# Okuma Metni:
________________________________________
Yapılan tahmine göre, görece ağırlığı düşük olsa da, ÇHC OFDI’ı açısından açıklık da bir diğer belirleyicidir. Bu değişken, hem hammadde/doğal kaynaklara yapılan yatırımlar sonucundaki üretimin ihracatı/transferi açısından hem de ticari engelleri aşmak ve çevre pazarlara ihracat yapmak amaçlı yapılan yatırımlar için önemlidir.

Tahmin sonuçlarına göre analiz edilen ülkelerin mal ihracatlarındaki yüksek teknoloji ürünlerinin payı arttıkça Hipotez 5a’yı destekleyecek şekilde Çin OFDI’ında düşüş gözlenmektedir. Bu durum Çin firmalarının kendi teknolojilerini evsahibi ülkede kullanarak maliyet ve pazar avantajı sağlama yönündeki yatırımlarının teknoloji elde etmeye yönelik yatırımlarından daha yüksek olduğuna işaret etmektedir.
________________________________________
# Verilen Bilgiler:

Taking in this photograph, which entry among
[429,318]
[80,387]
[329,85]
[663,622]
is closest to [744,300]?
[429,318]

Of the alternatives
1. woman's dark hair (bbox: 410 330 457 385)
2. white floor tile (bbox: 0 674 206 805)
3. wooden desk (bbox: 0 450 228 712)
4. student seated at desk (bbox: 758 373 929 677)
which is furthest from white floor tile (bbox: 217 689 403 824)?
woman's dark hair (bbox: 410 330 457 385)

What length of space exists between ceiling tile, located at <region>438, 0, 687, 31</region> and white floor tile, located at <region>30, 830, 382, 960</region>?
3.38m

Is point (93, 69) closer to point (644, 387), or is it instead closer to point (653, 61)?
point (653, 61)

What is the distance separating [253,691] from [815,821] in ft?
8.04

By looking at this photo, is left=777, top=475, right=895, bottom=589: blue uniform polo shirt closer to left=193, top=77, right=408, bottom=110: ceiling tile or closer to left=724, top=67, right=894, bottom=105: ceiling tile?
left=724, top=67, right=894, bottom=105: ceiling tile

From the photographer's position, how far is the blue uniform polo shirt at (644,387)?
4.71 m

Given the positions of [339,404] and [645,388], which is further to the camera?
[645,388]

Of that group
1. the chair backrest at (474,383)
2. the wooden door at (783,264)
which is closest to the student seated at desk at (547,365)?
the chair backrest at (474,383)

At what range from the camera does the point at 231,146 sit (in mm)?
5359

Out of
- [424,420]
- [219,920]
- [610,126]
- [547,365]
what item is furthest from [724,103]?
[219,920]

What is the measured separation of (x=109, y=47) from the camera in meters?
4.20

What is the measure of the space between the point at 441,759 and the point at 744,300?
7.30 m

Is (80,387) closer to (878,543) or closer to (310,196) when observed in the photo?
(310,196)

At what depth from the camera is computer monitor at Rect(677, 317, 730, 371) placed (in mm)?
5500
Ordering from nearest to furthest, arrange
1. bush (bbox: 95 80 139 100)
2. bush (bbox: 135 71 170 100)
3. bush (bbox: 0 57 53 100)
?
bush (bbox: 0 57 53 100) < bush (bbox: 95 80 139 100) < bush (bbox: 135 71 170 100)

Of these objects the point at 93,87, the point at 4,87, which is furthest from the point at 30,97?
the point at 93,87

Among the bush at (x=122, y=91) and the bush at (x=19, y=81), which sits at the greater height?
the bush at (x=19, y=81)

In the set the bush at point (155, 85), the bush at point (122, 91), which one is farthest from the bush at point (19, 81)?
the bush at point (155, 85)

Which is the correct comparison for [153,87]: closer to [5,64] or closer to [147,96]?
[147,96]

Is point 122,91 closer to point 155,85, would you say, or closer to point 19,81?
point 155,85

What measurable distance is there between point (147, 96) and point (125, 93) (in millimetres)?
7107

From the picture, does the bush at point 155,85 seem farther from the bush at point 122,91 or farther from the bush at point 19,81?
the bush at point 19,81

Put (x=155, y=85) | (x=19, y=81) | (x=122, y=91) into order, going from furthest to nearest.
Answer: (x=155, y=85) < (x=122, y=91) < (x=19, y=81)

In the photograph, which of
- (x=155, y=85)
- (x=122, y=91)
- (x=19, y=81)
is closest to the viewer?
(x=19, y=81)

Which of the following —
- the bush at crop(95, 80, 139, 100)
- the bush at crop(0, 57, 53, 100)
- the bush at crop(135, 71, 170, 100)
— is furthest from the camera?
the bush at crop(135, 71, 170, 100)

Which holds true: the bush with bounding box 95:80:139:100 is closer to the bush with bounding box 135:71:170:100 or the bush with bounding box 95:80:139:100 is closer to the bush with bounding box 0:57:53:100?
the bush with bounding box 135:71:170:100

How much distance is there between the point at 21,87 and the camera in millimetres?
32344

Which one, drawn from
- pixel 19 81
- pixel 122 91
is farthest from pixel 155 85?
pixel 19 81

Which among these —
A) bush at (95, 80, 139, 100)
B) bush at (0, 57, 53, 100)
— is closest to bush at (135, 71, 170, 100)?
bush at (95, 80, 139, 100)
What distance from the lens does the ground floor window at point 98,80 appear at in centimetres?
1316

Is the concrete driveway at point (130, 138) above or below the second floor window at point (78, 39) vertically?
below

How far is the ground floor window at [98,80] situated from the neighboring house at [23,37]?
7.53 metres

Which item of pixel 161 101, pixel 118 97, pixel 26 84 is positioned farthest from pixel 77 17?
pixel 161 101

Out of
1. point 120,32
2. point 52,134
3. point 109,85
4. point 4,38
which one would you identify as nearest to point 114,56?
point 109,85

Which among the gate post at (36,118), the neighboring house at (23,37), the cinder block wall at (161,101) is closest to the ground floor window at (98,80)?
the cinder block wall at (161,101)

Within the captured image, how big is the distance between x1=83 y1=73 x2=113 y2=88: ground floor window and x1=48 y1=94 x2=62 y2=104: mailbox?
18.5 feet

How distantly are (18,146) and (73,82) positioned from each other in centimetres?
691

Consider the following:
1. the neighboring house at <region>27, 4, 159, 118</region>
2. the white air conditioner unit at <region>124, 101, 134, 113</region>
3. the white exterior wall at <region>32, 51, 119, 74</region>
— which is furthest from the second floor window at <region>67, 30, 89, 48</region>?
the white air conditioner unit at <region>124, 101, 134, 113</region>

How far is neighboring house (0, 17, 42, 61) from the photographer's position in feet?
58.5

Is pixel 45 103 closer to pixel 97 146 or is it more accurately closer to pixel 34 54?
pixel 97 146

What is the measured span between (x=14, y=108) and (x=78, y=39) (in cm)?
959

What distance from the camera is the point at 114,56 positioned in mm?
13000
________________________________________
# Kısa Görev:
Çin'in yurt dışına yaptığı doğrudan yatırımların belirleyicilerini inceleyen metni, son cümlesinin ardından devam ettirin.

# Görevin Sonucu:
Ekonometrik tahminde, ÇHC’nin kaynak arayan DYY bağlamında test edilmesi için kullanılan ÇHC’nin evsahibi ülkeden ithalatı ve doğal kaynakların evsahibi ülkenin mal ihracatı içindeki payı değişkenleri ile ÇHC OFDI’ı arasında anlamlı ilişki tespit edilememesinin iki nedene dayandığı düşünülmektedir. İlk olarak Çin’in OFDI yapısında son dönemde madencilik alanındaki yatırımların toplam yatırımlar içindeki payının azalması ve Çin’in bu alanlardaki yatırımlarının belli bir doygunluğa ulaşmasıdır. İkinci olarak ise Türkiye örneğinde olduğu gibi, Çin’in madencilik ve değerli taşlar alanına yaptığı yatırımların evsahibi ülkenin ihracatı olarak görünmesidir (Türkiye’deki Çin sermayeli şirketlerin üreterek Çin’e sattığı ürünler Türkiye’nin ihracatı olarak

Model tahmin sonuçlarına göre literatürde pazar büyüklüğünü kontrol eden değişken olarak kullanılan GDP ile Çin OFDI’ı arasında beklenenin aksine (hipotez 4) anlamlı ilişki tespit edilememiştir (Tahmin sonuçlarında robust versiyon kullanılmış olsa da, elde edilen nonrobust versiyonda – Ek Tablo20- bu değişken anlamlıdır). Pazar büyüklüğünün, Çin’in Batı’ya kara ve deniz yoluyla bağlamayı hedefleyen OBOR girişimi gözönüne alındığında bu kapsamdaki Çin yatırımları için birinci önceliği olmayacağı söylenebilir.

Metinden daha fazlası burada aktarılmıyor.